We all learn about pop culture in such a haphazard, piecemeal way. What we encounter in our formative years -- necessarily the sources of the standards we use to judge everything else we encounter later -- depends on where we happen to live, the people we happen to associate with, the tastes of our parents and peers, the random twirling of the television and radio dials.
One of the joys of having a vocation or avocation involved with popular culture is the opportunity to fill in those gaps, for yourself and for others. There's a palpable sense of depth and knowledge that comes from knowing where the pieces of your pop culture past fit on a larger map.
Today at lunch we were talking about the canon in the context of the battles over cultural literacy that took place in the eighties. I'm a great defender of the canon as an evolving collection of artistic standards, a cloud constantly growing and changing shape, an environment where we can place any work we can think of in relation to others over time. But because its purpose is expressed in the last phrase -- to serve as a multifaceted set of standards against which we can measure other work and ultimately our own work -- the kinds of canon lists that proliferated during those debates defeat the purpose. They present the canon as complete and closed, or at the very last as the work of aliens of ineluctable genius.

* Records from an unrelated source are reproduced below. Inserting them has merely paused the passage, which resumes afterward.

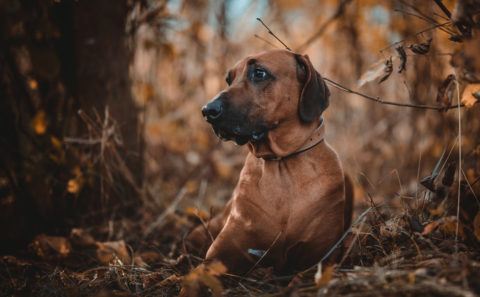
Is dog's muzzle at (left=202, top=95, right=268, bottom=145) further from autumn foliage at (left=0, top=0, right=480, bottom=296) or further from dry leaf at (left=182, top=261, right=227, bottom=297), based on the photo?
dry leaf at (left=182, top=261, right=227, bottom=297)

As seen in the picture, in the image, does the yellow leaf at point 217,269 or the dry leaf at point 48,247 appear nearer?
the yellow leaf at point 217,269

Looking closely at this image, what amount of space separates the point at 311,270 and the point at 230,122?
3.42ft

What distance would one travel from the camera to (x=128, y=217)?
3455mm

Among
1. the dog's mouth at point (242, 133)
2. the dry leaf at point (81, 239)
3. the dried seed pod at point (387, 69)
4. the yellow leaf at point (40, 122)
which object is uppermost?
the dried seed pod at point (387, 69)

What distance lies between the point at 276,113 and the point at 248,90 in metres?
0.25

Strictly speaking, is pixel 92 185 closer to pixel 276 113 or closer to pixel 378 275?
pixel 276 113

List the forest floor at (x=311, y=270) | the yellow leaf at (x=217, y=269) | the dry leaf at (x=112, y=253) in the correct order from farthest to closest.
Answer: the dry leaf at (x=112, y=253), the yellow leaf at (x=217, y=269), the forest floor at (x=311, y=270)

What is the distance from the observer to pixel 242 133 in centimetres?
218

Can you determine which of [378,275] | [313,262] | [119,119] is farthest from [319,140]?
[119,119]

The canon should be an invitation for us to contribute, to find out where our talents fit in the universe of human accomplishment. It's valuable precisely because it protects from relativism, guarding against the reduction of creative excellence to mere taste or opinion. But it's dangerous to the extent that it's used to emphasize the vast gulf between the masters and us mere mortals. When we fill in those gaps and get that deep sense of where our scattered experiences fit into the vast starscape of popular culture, we should understand that the world we're exploring starts right at our front door -- and that all we have to do to be a part of it is take a single step.